◆ What to produce: Continue the commentary on the HHS drug pricing report from the point where it stops.

◆ Provided text:

————

The “First 100 Days” is a well-worn media milestone used to judge a new presidency, so much so that it is now just as regularly embraced by new administrations to tout early accomplishments and reinforce a longer-term vision statement.
But it is certainly creative for HHS to decide to use that milestone to make news about drug pricing reforms. That’s what the department did when it released itsReport on 100 Days of Action on the American Patient First Blueprint on Aug. 20. The report, technically, came 101 days after the release of the “blueprint” as part of a White House event on drug pricing on May 11. (Also see "Trump Drug Pricing Plan Includes Part D Surprises, Challenges PBM Business Model" - Pink Sheet, 11 May, 2018.)
Still, even by the low standards of the “First 100 Days” genre, the report is underwhelming. As an update, the report is broadly predictable: touting a number of examples of progress on drug pricing (notably in the area of enhanced generic drug approvals and voluntary steps announced by manufacturers) while highlighting plans for bigger actions in the coming months (Part D reforms, changes to the “safe harbor” for rebates).
But that is probably beside the point: HHS’ mission with pricing reforms continues to be to pursue important but incremental policy changes while reassuring the public – and the president – that the drug pricing issues are being resolved. (Also see "The Trump Effect On Drug Pricing: Uncertainty Is The Only Constant" - Pink Sheet, 13 Jun, 2018.)
After all, the “blueprint” itself came on day 476 of the Trump Presidency – which, to recall, began with the incoming president declaring that the drug industry was “getting away with murder” on its pricing. The need to keep President Trump from demanding more, in fact, is probably the main reason for the report – since Trump had (once again) promised “big news” on drug pricing, and (once again) apparently left HHS scrambling to find something that might qualify.
That is an inherent tension in the politics of drug pricing. As a populist issue, it is easy to be on the side of reducing prescription drug costs for consumers. But in the fragmented mosaic that is the US health care system, there is no mechanism by which anyone can deliver lower prices overnight – or even over 100 nights.
But the report did get us thinking about the timeline of drug pricing as a dominant political issue. It is hard to think of a time when there wasn’t a politician somewhere drawing applause by promising to do something about the high cost of prescription drugs, but the current national focus on the issue really began in September 2015, when Hillary Clinton tweeted a promise to do something about drug prices in response to news accounts of Turing Pharmaceuticals AG's “re-pricing” of Daraprim.

————

◆ Listed entries:
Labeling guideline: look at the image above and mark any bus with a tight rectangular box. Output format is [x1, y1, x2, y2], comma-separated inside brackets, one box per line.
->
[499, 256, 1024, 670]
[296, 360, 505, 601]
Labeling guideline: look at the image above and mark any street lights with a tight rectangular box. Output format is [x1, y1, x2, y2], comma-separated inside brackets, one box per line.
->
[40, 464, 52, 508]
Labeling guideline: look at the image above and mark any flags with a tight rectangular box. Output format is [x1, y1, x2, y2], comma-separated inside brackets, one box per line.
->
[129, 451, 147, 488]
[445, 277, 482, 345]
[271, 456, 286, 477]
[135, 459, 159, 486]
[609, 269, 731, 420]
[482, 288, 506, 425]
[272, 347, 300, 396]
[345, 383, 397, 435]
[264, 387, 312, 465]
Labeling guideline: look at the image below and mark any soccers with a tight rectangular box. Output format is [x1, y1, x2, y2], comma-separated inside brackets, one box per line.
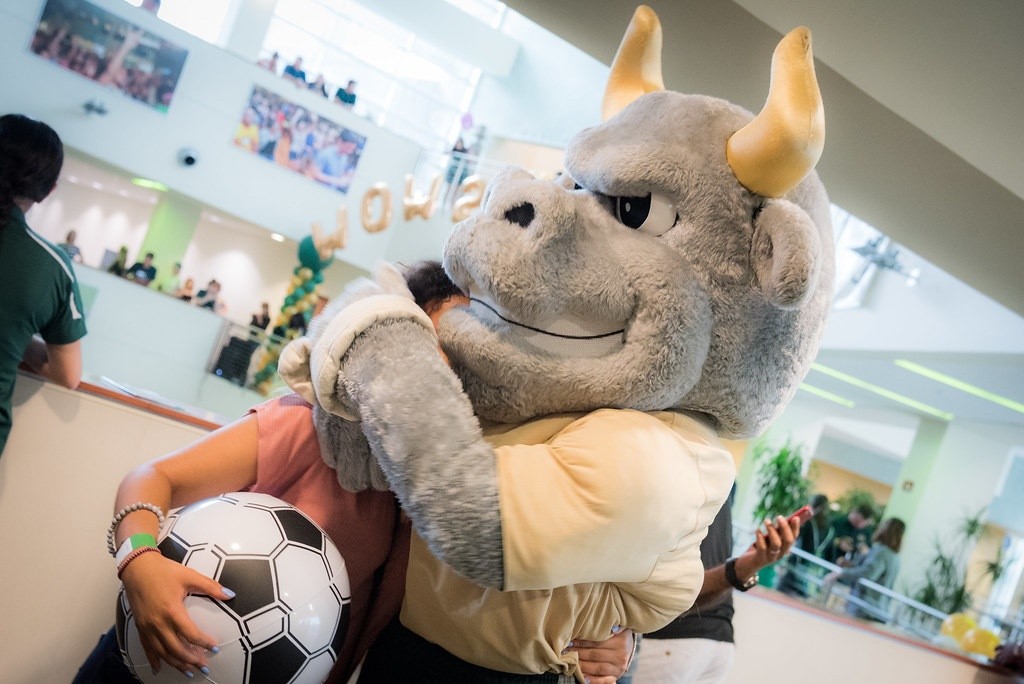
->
[114, 491, 352, 684]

————

◆ Reply:
That tweet came just over 1,000 days ago, and it is safe to say that the political threat to drug pricing has been the number one public policy issue for the industry ever since. And, for all the attention to the topic, the most remarkable takeaway is probably how little has changed even after 1,000 days.
In fact, there are really only three tangible steps that have been implemented in the name of drug pricing reform in all that time.
Congress created a new “priority” pathway for generic drugs that would enter markets that lack competition.
CMS has permitted Medicare Advantage plans to apply formulary tools to Part B drugs.
And HHS has cut the Part B payment for drugs purchased at 340B prices in the name of lowering beneficiary cost sharing (but probably more with an eye towards changing the competitive dynamics in the hospital market).
Everything else that is cited as an accomplishment of the drug pricing response is either: (1) an FDA regulatory action that may well impact competition but in no way changes the pricing model (more generic drug approvals, the “biosimilar” action plan, reduced regulatory barriers); (2) a proposal of some form or another that is not yet implemented (and more often still in the “request for information” stage); or (3) a “voluntary” action by industry to show restraint that has no guarantee of durability.
That’s not to say there won’t be plenty of additional structural changes to come – particularly if Azar is able to follow through on some of the bigger ideas from the “blueprint” like bringing competitive bidding back to Part B, strengthening formulary tools in Part D, and eliminating the rebate “safe harbor” to make pricing more transparent.
It’s just that those changes are impossible to implement before January 2020 – and even that would be a stretch given the realities of contracting cycles for federal programs.
As it happens, Trump’s first term ends in January 2021 – or about 1,000 days after the “blueprint” was released. That is surely the best timeline to judge how big an impact the plan will really have.
From the editors of the RPM Report.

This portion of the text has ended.